Миша понятия не имеет, какие злые мысли загораются в непосредственной от него близости, ему невдомек, что это негодование подгоняет Якова. Они перенесли уже несколько ящиков, Миша вообразил, что так будет продолжаться до самого обеда, он опоздал обратить внимание на сердитые взгляды, которые время от времени все чаще на него бросают. Пока гнев не выплескивается. Яков останавливается в надежде, что Миша пройдет мимо, отойдет как можно дальше, но Миша не останавливается, в его глазах удивление и вопрос, он действительно ничего не знает, значит, ему надо разъяснить.

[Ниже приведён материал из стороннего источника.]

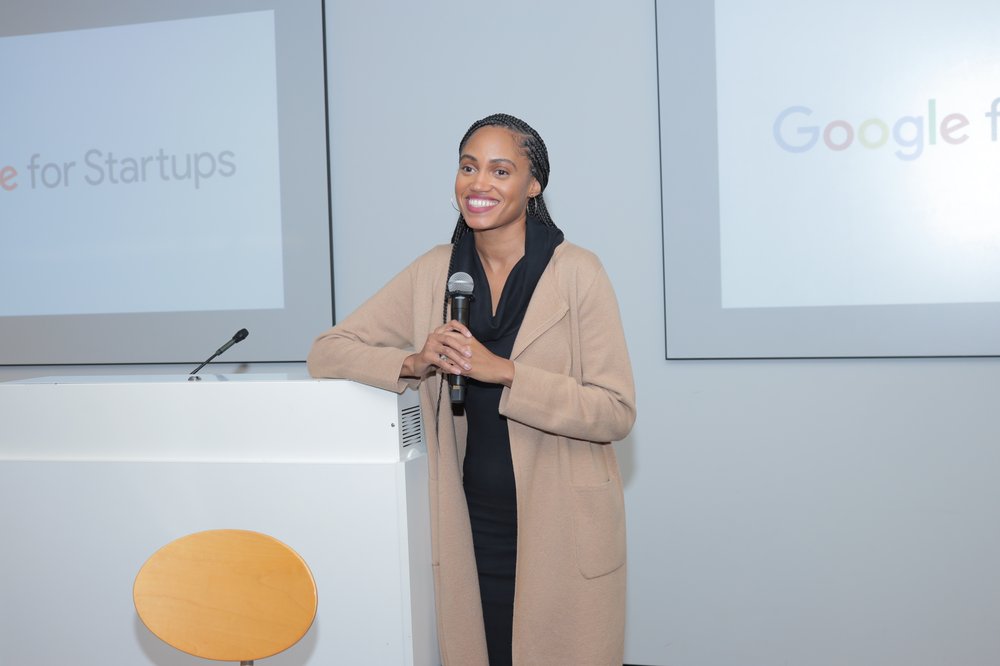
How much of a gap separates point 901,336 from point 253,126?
227cm

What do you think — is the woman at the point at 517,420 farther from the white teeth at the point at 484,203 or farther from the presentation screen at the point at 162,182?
the presentation screen at the point at 162,182

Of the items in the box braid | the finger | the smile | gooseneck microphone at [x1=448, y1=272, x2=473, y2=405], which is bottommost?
the finger

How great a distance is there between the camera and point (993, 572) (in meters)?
2.72

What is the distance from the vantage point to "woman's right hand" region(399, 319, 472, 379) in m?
1.54

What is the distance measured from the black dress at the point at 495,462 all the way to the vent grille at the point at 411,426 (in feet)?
0.38

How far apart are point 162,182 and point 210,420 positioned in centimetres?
177

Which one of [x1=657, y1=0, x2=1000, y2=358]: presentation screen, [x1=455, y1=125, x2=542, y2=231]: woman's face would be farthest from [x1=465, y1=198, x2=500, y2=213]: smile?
[x1=657, y1=0, x2=1000, y2=358]: presentation screen

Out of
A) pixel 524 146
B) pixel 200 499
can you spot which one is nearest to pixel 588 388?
pixel 524 146

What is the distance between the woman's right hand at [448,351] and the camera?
1538mm

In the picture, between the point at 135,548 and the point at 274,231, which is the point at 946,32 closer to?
the point at 274,231

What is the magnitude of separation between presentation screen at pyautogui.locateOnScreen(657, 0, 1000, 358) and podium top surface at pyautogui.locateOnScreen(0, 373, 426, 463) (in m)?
1.42

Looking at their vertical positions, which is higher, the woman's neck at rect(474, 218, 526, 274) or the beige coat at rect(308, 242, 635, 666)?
the woman's neck at rect(474, 218, 526, 274)

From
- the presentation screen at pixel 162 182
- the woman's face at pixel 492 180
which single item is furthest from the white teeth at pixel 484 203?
the presentation screen at pixel 162 182

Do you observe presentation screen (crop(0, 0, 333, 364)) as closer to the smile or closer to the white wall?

— Прошу тебя, Миша, — говорит Яков измученным голосом, — здесь так много симпатичных людей. Тебе обязательно носить ящики со мной?
— Что вдруг случилось?
— С меня вдруг хватит! Не могу больше видеть твою физиономию!
— Мою физиономию? — Миша непонимающе улыбается, до сих пор его физиономия никому не мешала, Якову тем более, самое большее, кто-нибудь пройдется насчет его небесно-голубых глаз, и вдруг так грубо, почти оскорбительно…
— Да, твоя физиономия! Твой длинный язык, — добавляет Яков, потому что Миша даже приблизительно еще не догадывается. Теперь Миша знает, откуда ветер дует, он оказался слабым звеном в цепи молчания. Яков прав. Хотя это не причина устраивать сразу такой скандал, мы, Бог свидетель, переживали кое-что и похуже, Миша пожимает плечами, что ж, действительно так получилось, ничего теперь не поделаешь. Прежде чем Яков успевает еще больше распалиться, Миша молча отходит в сторону, охранников наши дела не должны касаться, позже или завтра наверняка найдется время для извинения и примирения.
Итак, Миша подходит к ящикам один, он быстро нашел напарника, в конце концов, он еще не совсем потерял форму. Еще не забыты его сильные руки, их еще ценят, они еще выручат Мишу. И Яков подходит к складу один, он даже не замечает, кто берется за ящик, глаза его следят за Мишей, наконец тот исчезает и не оборачивается, наверно, обиженный, а может быть, и нет. Пройдя несколько шагов, Яков почувствовал, что его новый напарник держит ящик не так крепко, как Миша, далеко не так крепко; он смотрит на него и видит, что напарник — не кто иной, как Ковальский; на лице у Якова написана досада, он знает, что попал из огня да в полымя, Ковальский не даст ему покоя.